*EXCERPTED PASSAGE*.
And it would be political malpractice not to admit that in order to endear themselves to edgy socialists, elected Democrats have drawn attention to themselves by creating proposals to defund police departments at local levels, most damagingly the city of Minneapolis, where the entire City Council, which has 12 Democrats and one Green party member, voted to defund the city's police department over the summer.

Bernie Sanders has now run twice for the Democratic nomination, and both times, received massive media coverage, a good number of votes, and the adulation of leftist stars like Ocasio-Cortez. Sanders' embrace of socialist authoritarian regimes and his own linking of 'democratic' socialism with policy positions he espoused, like eliminating private health insurance, was a mainstay of focus for effective Republican campaigns against Democrats across the country. Not only did it cost Democrats in Congress, tying Sanders to Biden may well have been responsible for the massive erosion of support for Democrats among the Florida Cuban American community leading to Biden's loss in the state.

So, once again, whether or not any Democrat ran their general election stretch on a concentrated message of defunding the police or socialism is almost beside the point. Bernie Sanders' presidential campaign and radical groups demanding the defunding of police - please don't quibble about what the plain apparent meaning ofv'defunding' is; if you don't mean 'eliminate funding', don't say 'defund' - etched into the minds of voters that a significant movement is afloat on the left to do away with police and impose a statist government. These voters feared that a President Biden, buoyed by a Democratic Senate and a more Democratic House would find himself pressured to choose a radical leftist path. Voters responded by still electing Biden to the presidency, but tempering it with a million downballot cuts for Democrats.

Collected data entries:
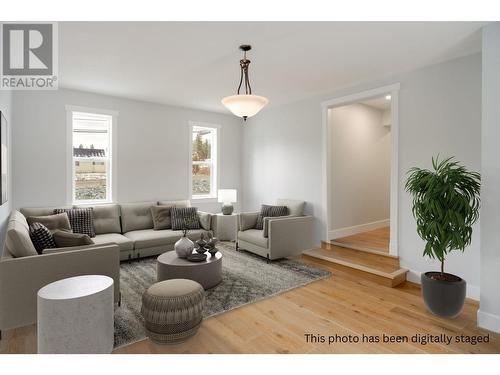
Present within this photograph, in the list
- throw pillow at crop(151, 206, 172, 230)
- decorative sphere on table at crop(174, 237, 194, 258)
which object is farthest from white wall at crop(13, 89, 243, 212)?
decorative sphere on table at crop(174, 237, 194, 258)

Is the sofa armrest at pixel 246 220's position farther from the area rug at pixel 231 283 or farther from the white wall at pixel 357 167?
the white wall at pixel 357 167

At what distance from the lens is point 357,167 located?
5.25 m

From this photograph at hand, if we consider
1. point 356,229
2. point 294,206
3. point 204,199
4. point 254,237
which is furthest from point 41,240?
point 356,229

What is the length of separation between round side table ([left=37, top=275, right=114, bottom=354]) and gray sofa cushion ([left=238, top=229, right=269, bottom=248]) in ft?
8.15

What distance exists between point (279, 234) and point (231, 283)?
114cm

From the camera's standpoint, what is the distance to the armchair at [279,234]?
4.12 meters

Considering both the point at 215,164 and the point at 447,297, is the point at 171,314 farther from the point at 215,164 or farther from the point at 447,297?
the point at 215,164

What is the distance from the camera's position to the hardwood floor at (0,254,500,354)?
2129 mm

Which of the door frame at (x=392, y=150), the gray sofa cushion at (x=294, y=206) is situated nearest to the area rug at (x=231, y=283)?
the gray sofa cushion at (x=294, y=206)

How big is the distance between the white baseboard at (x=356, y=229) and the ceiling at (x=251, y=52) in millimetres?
2394

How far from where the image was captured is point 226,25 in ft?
8.16
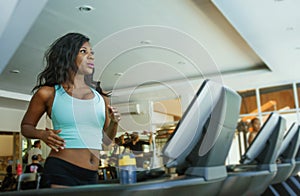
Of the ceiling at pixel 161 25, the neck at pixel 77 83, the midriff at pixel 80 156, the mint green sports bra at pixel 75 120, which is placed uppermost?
the ceiling at pixel 161 25

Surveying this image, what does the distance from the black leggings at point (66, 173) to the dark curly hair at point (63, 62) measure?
0.82ft

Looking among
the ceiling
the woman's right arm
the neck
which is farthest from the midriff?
the ceiling

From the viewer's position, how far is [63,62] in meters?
1.24

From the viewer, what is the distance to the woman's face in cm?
125

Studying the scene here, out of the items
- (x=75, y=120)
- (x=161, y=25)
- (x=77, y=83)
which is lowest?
(x=75, y=120)

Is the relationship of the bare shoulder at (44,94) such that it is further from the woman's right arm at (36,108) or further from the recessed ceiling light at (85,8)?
the recessed ceiling light at (85,8)

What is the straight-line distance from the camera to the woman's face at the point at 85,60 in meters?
1.25

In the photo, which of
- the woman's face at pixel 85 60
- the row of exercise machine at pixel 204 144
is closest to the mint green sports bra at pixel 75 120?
the woman's face at pixel 85 60

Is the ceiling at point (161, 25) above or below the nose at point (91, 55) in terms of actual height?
above

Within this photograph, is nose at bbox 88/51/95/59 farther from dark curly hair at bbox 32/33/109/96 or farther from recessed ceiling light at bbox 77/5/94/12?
recessed ceiling light at bbox 77/5/94/12

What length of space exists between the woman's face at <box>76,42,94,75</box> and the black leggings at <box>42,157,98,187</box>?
297 millimetres

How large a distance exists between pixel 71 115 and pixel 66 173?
6.7 inches

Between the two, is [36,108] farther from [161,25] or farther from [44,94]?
[161,25]

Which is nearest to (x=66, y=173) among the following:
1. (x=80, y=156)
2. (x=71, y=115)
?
(x=80, y=156)
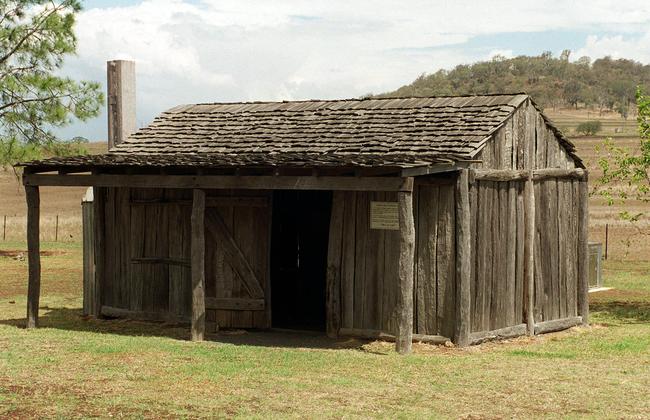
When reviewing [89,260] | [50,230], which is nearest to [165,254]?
[89,260]

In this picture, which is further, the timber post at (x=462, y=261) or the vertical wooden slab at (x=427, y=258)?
the vertical wooden slab at (x=427, y=258)

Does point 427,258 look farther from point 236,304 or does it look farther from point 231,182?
point 236,304

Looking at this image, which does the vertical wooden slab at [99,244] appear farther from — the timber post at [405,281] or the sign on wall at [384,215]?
the timber post at [405,281]

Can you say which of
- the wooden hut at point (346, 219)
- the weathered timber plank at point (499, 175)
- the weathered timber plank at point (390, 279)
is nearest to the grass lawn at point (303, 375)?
the weathered timber plank at point (390, 279)

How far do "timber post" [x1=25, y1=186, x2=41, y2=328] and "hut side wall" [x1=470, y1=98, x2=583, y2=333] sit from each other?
24.7 feet

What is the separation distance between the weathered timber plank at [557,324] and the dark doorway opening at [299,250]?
14.6ft

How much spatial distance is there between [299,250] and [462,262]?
571 cm

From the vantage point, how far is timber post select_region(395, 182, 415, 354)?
15.7 m

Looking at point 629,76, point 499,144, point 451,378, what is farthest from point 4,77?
point 629,76

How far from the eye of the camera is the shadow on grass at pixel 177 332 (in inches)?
674

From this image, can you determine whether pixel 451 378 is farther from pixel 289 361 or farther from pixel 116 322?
pixel 116 322

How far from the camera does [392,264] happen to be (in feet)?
56.0

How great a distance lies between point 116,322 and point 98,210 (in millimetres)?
2151

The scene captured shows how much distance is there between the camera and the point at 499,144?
1786 centimetres
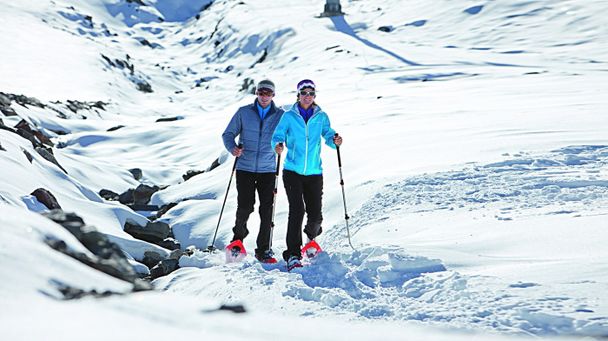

*WORK ITEM A*.
Quote the commentary on Democrats' election losses from "And it would" to "over the summer.".
*WORK ITEM B*.
In the commentary on Democrats' election losses, how many Democrats are on the Minneapolis City Council?
*WORK ITEM C*.
Carry on the commentary on Democrats' election losses from the point where it stops.

*EXERCISE OUTPUT A*.
And it would be political malpractice not to admit that in order to endear themselves to edgy socialists, elected Democrats have drawn attention to themselves by creating proposals to defund police departments at local levels, most damagingly the city of Minneapolis, where the entire City Council, which has 12 Democrats and one Green party member, voted to defund the city's police department over the summer.

*EXERCISE OUTPUT B*.
Twelve.

*EXERCISE OUTPUT C*.
It's time we realize that socialism - what American voters understand it to be - is not popular.

The toxic left refuses to concede that the vast majority of what represents socialism today comes from brutal autocratic regimes and insist that their version of socialism is merely a more gentle form of social welfare state akin to countries in western Europe. They point to polls showing that their talking point policy abstracts are supported by majorities of the American public as evidence that there's nothing wrong with their advocacy of socialism.

The truth is that benign European-style social democracies are simply not what most Americans understand socialism to be. "Social democracies" govern a mere 200 million people in Western Europe, while undemocratic, repressive socialist and communist regimes in Asia, Eastern Europe and the Americas rule with their boots on the necks of over nearly 2 billion people. On the sheer representative scale alone, there is no case for convincing people that when you say 'socialism', you are talking about the 200 million and not the 2 billion. That is absurd on its face.

As much as it seems edgy and emotional, radicalism, especially leftist radicalism, has little appeal among the American electorate. Americans are a people that believes in reform, not revolution. Incrementalism may be ridiculed among the socialist elite and sometimes it may appear too small to meet the moment, but steady, incremental expansion of the rights of individuals and the social safety net is how America has made the vast majority of its progress.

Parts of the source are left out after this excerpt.